# Three weeks to piggy!



## Banned (Dec 28, 2011)

My pig comes home Jan 16th - it is right around the corner!

I am getting a different one from the one I posted - this one is coming from Michigan because I knew Daniel would be happy if I got an American pig instead.

Actually, they are a quarter of the price coming from Michigan mg:.

Here's my new girl:


----------



## AmZ (Dec 29, 2011)

Cute!

I'm excited for you.

Not long to wait now.


----------



## Daniel (Dec 29, 2011)

> they are a quarter of the price coming from Michigan



Thank goodness.   Now with all of the money you saved, you can buy a winter home in Vegas.


----------



## Banned (Dec 29, 2011)

Exactly, Daniel!  See - you get it!  (Vegas is too cold for a winter home.  I will be in Miami on Tuesday - it better be hot!).


----------



## Banned (Jan 13, 2012)

Two days to piggy!!!  She is crossing the border into Canada in about an hour.  There is a lady in Toronto who is also getting one, so she is picking up mine and pig-sitting til I get back to Canada on Sunday.  I'm soooo excited!!  I ended up telling my mom and her husband - it was stressing me out and I didn't want to spring a pig on them unannounced.  At first there was a bit of a war and tears but we talked it through over the span of a couple days and now they are ok with it.  
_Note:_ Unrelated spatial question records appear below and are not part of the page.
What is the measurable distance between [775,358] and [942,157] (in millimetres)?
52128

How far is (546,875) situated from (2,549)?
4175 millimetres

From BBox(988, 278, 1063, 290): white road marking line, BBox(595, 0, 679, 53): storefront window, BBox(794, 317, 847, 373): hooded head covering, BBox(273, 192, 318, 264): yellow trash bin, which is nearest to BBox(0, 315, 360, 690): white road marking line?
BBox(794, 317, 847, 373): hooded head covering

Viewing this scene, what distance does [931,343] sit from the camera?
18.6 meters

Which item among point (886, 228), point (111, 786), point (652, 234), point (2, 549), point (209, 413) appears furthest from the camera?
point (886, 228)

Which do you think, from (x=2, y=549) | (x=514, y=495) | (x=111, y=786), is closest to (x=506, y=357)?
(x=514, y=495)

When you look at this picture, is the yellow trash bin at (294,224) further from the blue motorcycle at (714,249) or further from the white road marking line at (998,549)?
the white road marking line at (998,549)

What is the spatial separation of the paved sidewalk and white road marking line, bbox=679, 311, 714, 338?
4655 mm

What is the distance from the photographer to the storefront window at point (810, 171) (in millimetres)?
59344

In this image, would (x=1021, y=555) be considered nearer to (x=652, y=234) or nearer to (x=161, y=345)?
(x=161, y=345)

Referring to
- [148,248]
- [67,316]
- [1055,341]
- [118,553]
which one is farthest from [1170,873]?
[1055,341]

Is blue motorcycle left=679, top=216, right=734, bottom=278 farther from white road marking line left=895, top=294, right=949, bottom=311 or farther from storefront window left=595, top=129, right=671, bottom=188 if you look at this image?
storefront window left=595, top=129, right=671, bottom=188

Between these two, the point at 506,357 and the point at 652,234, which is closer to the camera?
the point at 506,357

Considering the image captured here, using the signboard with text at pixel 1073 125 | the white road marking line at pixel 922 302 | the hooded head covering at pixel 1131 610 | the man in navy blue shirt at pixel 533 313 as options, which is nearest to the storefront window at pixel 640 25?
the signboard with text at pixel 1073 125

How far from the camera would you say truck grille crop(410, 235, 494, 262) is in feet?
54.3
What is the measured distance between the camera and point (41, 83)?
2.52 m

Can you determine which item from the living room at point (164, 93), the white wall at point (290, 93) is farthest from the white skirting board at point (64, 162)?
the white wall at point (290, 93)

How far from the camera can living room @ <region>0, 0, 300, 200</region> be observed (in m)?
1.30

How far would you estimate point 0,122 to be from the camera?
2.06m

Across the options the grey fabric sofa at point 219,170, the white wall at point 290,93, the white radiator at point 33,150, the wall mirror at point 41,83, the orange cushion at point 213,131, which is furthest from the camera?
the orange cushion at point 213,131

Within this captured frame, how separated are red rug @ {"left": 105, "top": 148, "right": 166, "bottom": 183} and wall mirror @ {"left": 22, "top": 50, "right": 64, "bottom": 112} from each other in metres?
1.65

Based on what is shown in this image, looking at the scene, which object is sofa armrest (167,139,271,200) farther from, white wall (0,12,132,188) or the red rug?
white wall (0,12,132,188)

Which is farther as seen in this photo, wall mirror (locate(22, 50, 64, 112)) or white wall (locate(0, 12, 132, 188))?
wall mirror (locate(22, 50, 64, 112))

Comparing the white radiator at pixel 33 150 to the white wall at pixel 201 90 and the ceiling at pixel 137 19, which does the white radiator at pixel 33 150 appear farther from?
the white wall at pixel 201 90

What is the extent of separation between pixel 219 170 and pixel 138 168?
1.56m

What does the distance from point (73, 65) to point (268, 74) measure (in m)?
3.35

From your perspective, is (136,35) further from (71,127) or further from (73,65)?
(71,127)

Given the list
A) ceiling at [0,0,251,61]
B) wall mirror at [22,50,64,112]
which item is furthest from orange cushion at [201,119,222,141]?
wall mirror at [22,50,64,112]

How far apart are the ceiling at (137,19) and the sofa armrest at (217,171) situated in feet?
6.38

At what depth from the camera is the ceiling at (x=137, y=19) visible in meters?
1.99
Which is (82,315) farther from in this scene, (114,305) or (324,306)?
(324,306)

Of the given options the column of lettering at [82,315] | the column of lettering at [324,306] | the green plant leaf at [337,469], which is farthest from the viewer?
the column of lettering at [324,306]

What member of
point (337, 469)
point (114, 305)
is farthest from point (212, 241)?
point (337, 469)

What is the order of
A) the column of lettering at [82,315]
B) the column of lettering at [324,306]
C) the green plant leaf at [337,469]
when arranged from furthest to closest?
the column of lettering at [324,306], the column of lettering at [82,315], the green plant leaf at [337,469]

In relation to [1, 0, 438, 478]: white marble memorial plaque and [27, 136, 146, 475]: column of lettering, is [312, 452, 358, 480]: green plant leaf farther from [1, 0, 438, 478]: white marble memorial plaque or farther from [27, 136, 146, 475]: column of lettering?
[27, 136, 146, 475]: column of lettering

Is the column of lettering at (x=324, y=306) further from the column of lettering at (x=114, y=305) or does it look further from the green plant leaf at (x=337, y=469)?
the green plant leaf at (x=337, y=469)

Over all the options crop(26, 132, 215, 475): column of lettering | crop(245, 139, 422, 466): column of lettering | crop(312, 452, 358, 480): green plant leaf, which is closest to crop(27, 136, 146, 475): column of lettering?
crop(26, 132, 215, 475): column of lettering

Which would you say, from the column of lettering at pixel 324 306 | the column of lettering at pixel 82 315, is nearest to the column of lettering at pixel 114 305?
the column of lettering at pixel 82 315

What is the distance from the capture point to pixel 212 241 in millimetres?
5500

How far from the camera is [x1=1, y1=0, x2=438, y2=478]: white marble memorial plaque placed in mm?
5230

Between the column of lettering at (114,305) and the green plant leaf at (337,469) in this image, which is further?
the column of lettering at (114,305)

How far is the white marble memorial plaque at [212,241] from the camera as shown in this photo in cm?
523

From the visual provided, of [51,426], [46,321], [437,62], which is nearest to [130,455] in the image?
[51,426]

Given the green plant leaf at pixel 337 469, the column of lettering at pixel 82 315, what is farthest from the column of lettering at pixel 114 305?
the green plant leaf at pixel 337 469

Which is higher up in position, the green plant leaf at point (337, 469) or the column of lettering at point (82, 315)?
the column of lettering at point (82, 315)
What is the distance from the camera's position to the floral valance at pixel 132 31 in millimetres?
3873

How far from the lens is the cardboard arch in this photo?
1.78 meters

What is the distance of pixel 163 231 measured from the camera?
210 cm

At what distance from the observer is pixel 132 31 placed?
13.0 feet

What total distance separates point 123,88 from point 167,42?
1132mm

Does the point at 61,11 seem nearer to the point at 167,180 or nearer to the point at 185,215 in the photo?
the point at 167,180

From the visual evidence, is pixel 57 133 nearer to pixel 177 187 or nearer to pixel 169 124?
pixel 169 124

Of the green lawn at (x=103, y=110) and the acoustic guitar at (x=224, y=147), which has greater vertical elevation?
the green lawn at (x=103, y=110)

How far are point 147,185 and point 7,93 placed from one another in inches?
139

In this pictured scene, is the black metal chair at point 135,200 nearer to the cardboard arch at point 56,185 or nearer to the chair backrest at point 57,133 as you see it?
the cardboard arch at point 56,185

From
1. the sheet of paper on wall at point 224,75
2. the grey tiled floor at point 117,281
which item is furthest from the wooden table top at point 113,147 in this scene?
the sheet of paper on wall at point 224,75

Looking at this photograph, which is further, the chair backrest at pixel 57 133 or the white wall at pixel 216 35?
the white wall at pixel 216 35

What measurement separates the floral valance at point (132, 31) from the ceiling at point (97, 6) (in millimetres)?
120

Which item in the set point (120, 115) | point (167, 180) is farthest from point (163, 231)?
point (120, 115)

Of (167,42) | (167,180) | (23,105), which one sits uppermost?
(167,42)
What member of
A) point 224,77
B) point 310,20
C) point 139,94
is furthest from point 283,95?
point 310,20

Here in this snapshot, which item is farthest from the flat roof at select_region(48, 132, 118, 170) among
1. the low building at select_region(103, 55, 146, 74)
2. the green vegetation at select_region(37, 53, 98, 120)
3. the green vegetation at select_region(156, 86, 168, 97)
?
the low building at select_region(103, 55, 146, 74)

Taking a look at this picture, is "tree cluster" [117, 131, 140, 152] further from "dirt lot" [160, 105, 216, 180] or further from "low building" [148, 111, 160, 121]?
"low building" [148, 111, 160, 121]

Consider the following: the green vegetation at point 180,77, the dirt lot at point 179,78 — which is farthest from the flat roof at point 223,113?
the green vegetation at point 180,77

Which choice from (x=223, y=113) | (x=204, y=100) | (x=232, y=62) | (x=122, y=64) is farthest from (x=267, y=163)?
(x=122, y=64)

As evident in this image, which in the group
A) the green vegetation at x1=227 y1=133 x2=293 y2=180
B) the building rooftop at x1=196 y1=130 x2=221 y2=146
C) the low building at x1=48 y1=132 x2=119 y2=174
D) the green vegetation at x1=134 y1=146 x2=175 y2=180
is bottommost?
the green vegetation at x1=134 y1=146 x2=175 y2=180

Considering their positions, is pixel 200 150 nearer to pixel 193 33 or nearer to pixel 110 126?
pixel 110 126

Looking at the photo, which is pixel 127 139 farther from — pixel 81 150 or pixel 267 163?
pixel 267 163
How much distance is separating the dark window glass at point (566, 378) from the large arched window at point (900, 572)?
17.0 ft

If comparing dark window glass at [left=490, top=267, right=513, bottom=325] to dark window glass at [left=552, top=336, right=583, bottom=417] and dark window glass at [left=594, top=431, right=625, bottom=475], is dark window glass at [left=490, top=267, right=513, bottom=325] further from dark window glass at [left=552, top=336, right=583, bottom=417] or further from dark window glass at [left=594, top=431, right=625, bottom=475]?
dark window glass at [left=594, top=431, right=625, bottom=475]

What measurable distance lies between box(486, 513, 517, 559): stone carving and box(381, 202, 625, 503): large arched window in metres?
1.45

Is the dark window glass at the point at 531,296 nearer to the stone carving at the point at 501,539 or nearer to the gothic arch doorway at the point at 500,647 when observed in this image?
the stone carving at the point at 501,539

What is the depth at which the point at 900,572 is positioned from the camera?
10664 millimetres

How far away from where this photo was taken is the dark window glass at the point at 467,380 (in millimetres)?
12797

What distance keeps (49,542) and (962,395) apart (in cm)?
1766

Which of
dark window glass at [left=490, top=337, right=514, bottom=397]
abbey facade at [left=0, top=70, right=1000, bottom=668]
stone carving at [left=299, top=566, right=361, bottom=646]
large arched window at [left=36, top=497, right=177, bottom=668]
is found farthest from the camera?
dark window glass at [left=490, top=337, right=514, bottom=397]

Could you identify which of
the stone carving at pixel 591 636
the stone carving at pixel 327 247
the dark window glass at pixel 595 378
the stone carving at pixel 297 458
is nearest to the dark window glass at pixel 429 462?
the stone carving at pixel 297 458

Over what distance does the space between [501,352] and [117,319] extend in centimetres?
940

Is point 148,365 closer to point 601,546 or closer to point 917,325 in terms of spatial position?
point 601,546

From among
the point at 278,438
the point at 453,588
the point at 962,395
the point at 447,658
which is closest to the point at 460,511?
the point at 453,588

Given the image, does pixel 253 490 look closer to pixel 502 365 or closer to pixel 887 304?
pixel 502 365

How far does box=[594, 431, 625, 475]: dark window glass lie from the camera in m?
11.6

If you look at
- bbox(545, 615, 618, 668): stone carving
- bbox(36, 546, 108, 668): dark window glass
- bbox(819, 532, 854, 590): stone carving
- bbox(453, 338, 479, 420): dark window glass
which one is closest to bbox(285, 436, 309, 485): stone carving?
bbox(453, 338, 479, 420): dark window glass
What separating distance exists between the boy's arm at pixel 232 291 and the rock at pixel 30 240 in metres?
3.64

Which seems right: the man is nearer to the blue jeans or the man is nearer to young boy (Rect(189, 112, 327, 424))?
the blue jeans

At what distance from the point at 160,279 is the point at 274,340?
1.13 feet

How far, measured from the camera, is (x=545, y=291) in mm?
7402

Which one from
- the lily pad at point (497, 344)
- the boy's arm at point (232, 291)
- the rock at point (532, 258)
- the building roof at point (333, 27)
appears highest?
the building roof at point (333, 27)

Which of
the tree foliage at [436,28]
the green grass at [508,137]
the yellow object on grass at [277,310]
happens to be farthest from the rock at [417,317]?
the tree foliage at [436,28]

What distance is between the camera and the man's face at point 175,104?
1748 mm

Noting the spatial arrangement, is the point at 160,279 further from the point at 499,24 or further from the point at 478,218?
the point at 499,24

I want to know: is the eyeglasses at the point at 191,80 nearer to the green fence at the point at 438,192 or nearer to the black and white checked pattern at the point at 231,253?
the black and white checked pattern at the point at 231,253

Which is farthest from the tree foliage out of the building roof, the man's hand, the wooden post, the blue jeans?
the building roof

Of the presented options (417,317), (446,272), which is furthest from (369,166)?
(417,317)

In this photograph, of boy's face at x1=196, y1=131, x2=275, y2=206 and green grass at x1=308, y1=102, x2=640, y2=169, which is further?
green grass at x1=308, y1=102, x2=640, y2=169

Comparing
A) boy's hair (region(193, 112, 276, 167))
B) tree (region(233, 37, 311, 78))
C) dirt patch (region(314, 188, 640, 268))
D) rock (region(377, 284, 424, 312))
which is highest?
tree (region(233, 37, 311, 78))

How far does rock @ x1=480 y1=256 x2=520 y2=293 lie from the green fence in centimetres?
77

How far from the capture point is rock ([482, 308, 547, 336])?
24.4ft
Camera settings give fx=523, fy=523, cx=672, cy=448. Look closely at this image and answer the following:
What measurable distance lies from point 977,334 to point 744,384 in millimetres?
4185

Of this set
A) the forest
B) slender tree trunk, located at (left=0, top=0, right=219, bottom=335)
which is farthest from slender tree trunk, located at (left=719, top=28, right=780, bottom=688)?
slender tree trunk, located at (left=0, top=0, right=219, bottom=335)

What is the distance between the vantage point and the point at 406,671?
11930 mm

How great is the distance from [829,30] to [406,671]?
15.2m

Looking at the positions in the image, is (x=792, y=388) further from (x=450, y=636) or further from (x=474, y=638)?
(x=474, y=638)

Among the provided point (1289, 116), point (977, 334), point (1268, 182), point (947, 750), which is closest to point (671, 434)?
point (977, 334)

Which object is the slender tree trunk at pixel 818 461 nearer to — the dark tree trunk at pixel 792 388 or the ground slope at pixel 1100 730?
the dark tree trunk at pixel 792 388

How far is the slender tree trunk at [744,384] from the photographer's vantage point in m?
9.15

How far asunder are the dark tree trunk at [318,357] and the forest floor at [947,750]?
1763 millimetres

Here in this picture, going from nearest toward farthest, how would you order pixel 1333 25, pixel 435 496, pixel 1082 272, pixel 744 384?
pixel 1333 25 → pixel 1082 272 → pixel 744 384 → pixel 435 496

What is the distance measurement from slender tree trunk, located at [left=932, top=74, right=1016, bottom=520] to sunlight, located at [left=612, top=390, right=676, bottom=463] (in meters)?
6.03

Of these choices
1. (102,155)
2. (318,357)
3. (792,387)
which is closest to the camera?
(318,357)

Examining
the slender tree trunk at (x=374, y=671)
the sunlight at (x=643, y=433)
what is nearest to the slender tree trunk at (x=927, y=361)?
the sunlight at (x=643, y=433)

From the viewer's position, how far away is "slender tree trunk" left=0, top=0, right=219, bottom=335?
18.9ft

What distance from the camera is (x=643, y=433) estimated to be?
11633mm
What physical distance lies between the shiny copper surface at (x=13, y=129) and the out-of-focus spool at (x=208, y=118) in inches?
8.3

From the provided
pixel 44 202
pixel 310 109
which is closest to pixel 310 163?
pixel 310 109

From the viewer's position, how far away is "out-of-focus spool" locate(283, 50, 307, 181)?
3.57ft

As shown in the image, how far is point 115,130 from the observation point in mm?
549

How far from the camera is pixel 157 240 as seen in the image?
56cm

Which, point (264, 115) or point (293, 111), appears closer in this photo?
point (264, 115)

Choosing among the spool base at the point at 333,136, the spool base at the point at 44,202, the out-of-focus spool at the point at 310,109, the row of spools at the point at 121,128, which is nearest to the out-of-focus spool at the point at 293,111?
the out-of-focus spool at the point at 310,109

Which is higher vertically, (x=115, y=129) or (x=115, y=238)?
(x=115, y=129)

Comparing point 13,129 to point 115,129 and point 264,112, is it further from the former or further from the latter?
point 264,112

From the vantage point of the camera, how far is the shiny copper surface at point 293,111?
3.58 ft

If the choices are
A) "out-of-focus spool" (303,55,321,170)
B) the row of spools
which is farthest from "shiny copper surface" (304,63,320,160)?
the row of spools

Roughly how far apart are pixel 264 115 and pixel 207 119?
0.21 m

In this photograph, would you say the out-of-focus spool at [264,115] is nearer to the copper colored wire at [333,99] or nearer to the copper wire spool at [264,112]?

Bonaire is amazing - seeing so much cool stuff diving.  Saw turtles (TURTLES!!!), sting rays, octopus, tarpons, frogfish, and so much more.  Did my Lionfish Elimination certification so we went out hunting lionfish.  Yours truly took the first kill.  Woohoo!  I also went my deepest ever - 123 feet under water.  Crazy!  But am certified to 130 so I'm still "legal".  

Hopefully I will get caught up on some threads here when I get home and have some time.  Things are slowing down a bit at work which means more "me time" and "me and Jill time" and "me and the dogs time".  I kinda need to clean my room too mg:.


----------



## Daniel (Jan 13, 2012)

> I kinda need to clean my room too


To get it ready for the pig?


----------



## AmZ (Jan 13, 2012)

Congratulations! I hope piggy settles in to your home very well.


----------



## Banned (Jan 18, 2012)

Daniel said:


> To get it ready for the pig?



Actually, yes.  She puts EVERYTHING in her mouth so I had to vacuum and shampoo the carpet.  Also, my cat pees everywhere except his litter box and I found out he's using my clean clothes pile now, so I have to rewash everything and start putting my clean clothes away (perish the thought haha!).

Anway, Jilly is home and all settled in.  She is adorable.  The girl in Toronto actually gave me the wrong pig  but there's nothing we can do about it now.  I already got one exception to be able to bring her on the plane with me to bring her home so I can't ask for another one.  We could switch them via cargo but not until they are twelve weeks old and by then her two little girls will be too attached, so I told her I'm ok with leaving it as-is even though I *really* wanted the other one (well, I didn't tell her that last part).

She went to work with me today.  My boss actually called me at home before my shift and asked me to bring her in so she was an honorary airline check-in agent for an hour haha.  Everyone adored her of course and she's making a repeat appearance next week.

She comes to her name when called already but still squeals when she's getting picked up...should go away at some point.  She definitely has strong lungs!

My mom and her hubby warmed right up to her - I knew they would.  Dogs are ok so far and cat is completely apathetic.  

She sleeps snuggled in my armpit - she is so wickedly cuddly.  I definitely love her a lot!


----------



## AmZ (Jan 18, 2012)

Too cute!

Enjoy her!!


----------